Source document:

= = = = = = =

By J. Eric Smith, TREE Fund President and CEO
I live in downtown Chicago and work in Naperville, Illinois, with about a 70-mile roundtrip home-to-office commute each day. I cover most of that distance on trains, but there’s about six miles each day that I do on foot. While the weather is (finally!) halfway decent this month, my walking experience is still not exactly optimal, since I’m trudging through the funky smell (somewhere between cat urine and spoiled tuna) of the dreaded Bradford, Cleveland Select, and other ornamental pear trees, typically high on the “worst trees” list for arborists and urban foresters.
They are everywhere in and around Chicago, both in planned locations (I look out from my condo over a sea of them in Grant Park, and there are lines of them at Naperville’s train station) and in unfortunate, unplanned sites; the supposedly-sterile invaders have gone feral over the years, cross-pollinating with other pear trees, their often-thorny, always-brittle spawn popping up aggressively as weeds, to the detriment of other species. I grew up in a part of the country that was devastated by kudzu, and there is an increasing awareness that Bradford and related ornamental pear crosses may be an even more disastrous and expensive-to-mitigate plague than the creeping vines that ate the Carolinas.

= = = = = = =

Data extract:
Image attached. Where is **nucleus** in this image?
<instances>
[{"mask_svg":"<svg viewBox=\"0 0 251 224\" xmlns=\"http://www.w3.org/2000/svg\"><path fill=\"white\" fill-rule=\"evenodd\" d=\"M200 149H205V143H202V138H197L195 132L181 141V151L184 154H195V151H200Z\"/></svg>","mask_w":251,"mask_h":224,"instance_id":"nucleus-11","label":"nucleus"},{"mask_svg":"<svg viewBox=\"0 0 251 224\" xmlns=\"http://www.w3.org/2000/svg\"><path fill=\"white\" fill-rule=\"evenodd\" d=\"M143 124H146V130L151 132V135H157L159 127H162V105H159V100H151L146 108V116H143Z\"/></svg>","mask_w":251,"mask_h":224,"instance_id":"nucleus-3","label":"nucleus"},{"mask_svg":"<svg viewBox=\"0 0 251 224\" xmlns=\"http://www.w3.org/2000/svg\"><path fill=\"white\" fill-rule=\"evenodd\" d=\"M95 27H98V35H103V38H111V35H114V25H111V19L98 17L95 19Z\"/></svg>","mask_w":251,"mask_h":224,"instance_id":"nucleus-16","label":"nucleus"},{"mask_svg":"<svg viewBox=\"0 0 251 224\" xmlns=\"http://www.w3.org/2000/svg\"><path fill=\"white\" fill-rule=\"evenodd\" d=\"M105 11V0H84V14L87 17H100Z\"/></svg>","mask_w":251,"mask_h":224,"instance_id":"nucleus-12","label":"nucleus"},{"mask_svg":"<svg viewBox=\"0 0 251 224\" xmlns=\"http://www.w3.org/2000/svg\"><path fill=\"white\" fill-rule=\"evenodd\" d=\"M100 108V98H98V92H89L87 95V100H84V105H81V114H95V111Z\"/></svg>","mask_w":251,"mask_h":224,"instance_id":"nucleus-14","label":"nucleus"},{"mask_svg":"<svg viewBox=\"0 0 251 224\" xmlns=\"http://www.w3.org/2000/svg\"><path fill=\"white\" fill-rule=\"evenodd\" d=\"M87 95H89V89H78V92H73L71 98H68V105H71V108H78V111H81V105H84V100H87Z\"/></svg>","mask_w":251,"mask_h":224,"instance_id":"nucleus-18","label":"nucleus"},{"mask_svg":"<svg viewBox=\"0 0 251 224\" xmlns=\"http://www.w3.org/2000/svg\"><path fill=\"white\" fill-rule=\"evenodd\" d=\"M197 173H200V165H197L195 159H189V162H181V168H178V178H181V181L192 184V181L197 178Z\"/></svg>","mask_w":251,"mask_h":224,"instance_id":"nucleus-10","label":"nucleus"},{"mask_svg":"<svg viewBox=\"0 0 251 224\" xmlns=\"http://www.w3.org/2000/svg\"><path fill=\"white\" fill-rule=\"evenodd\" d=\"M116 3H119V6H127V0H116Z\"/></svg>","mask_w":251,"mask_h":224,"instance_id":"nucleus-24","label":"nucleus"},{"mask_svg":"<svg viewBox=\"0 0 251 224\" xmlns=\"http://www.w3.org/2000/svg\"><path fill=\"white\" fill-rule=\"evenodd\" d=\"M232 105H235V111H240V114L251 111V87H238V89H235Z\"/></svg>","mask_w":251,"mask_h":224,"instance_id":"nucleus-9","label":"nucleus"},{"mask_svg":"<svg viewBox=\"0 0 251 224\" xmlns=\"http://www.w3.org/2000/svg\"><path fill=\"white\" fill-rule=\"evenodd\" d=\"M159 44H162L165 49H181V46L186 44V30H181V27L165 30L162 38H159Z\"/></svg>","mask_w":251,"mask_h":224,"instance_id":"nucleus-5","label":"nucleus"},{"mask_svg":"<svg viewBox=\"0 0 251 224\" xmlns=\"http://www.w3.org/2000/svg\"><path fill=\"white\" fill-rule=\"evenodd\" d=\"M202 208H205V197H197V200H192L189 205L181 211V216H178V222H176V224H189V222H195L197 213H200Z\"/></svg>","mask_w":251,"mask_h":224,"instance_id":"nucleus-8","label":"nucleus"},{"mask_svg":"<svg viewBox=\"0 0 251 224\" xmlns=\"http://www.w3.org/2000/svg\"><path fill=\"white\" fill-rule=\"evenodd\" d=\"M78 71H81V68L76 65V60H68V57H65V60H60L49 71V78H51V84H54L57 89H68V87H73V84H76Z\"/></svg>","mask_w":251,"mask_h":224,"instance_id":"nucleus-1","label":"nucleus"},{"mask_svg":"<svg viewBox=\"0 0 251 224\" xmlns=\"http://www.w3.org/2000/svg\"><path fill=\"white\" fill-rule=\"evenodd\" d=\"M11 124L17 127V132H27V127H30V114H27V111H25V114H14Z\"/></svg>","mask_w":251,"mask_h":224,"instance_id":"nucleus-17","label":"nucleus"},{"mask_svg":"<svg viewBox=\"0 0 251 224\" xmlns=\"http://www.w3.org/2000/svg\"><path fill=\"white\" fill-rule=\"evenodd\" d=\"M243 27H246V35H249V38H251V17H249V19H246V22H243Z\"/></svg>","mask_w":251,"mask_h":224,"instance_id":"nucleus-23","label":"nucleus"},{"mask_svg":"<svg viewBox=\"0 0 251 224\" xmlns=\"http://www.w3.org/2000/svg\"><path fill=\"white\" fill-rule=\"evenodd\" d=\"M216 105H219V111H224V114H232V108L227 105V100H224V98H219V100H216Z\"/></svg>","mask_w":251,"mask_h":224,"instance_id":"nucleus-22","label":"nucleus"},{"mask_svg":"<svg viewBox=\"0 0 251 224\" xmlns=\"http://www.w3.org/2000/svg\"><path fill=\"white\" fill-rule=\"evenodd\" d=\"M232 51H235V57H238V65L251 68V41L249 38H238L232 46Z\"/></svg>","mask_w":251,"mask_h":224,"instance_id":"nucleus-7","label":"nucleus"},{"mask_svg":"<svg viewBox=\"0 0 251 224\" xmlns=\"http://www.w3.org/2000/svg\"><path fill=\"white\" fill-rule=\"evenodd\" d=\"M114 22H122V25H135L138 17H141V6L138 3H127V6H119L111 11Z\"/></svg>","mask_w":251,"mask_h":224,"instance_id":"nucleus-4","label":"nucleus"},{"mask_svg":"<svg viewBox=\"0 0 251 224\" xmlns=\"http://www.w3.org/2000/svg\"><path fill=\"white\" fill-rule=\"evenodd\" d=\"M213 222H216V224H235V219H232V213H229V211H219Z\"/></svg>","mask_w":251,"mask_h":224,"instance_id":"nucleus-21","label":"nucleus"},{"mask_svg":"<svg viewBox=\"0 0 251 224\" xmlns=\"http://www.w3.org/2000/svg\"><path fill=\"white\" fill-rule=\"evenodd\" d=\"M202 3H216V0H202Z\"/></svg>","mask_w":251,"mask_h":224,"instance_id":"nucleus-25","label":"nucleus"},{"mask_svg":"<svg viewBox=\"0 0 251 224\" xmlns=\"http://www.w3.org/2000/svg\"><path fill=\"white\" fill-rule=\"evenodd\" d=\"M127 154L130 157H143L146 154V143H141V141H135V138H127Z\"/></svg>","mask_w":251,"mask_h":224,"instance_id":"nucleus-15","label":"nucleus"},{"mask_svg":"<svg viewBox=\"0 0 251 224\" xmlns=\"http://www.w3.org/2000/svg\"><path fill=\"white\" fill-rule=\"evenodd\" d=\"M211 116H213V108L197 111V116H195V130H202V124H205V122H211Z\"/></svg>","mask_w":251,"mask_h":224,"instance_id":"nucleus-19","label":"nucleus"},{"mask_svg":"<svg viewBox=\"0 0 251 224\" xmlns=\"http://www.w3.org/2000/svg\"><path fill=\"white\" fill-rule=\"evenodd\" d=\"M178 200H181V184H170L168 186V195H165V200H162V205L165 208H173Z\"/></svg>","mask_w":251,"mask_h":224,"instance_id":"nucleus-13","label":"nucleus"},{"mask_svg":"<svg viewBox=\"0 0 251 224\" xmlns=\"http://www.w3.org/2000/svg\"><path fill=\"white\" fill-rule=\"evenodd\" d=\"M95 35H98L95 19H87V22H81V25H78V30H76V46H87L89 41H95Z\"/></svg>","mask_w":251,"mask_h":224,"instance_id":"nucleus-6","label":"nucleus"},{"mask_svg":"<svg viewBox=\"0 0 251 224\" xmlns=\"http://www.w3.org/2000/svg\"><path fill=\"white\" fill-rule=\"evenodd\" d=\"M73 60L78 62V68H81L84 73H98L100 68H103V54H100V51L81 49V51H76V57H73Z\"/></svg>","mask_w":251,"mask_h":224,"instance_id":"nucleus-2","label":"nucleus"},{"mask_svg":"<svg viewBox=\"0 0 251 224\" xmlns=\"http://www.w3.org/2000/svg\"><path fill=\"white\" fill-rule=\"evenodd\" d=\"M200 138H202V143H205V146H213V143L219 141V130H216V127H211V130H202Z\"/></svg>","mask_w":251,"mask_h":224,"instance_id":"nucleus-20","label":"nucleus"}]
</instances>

= = = = = = =

Work instruction 1:
In the pear tree essay, could you write out the stretch from "They are everywhere" through "ate the Carolinas.", changing "kudzu" to "bittersweet"?
Work instruction 2:
Which proper names of places appear in the pear tree essay?
Work instruction 3:
Could you pick up the pear tree essay after its last sentence and carry it on?
The lines are material separate from the pear tree essay.

Written reply 1:
They are everywhere in and around Chicago, both in planned locations (I look out from my condo over a sea of them in Grant Park, and there are lines of them at Naperville’s train station) and in unfortunate, unplanned sites; the supposedly-sterile invaders have gone feral over the years, cross-pollinating with other pear trees, their often-thorny, always-brittle spawn popping up aggressively as weeds, to the detriment of other species. I grew up in a part of the country that was devastated by bittersweet, and there is an increasing awareness that Bradford and related ornamental pear crosses may be an even more disastrous and expensive-to-mitigate plague than the creeping vines that ate the Carolinas.

Written reply 2:
Chicago, Naperville, Illinois, Grant Park, the Carolinas

Written reply 3:
And yet: in the past year, new sections of the Chicago River Walk have been completed near the confluence of the North and South Forks. I watched the construction and was pleased to see many of the scientific planting principles we espouse being deployed in the preparation stages – only to be disappointed when they ended up putting in ornamental pears! The developers of these new municipal assets must be aware of the fact that they are planting “bad” trees to get a few weeks’ worth of pretty flowers each year, but somehow their life cycle arithmetic and aesthetic considerations still point to ornamental pears. And that’s just wrong.
TREE Fund can play a role in better educating urban and municipal planners, developers, landscape architects, civil engineers and other related professionals to not make such mistakes. In fact, this is the purpose of the Bob Skiera Memorial Building Bridges Fund, which will award grants for programs to educate decision-makers outside of our core arboricultural disciplines on what to do – and what not to do – with our urban and community forests.
We are within about $20,000 of the $500,000 goal to activate this fund in 2019. If you’d consider making a gift to the Skiera Fund, we’ll be better able in the years ahead to fight the blight of bad, bad trees.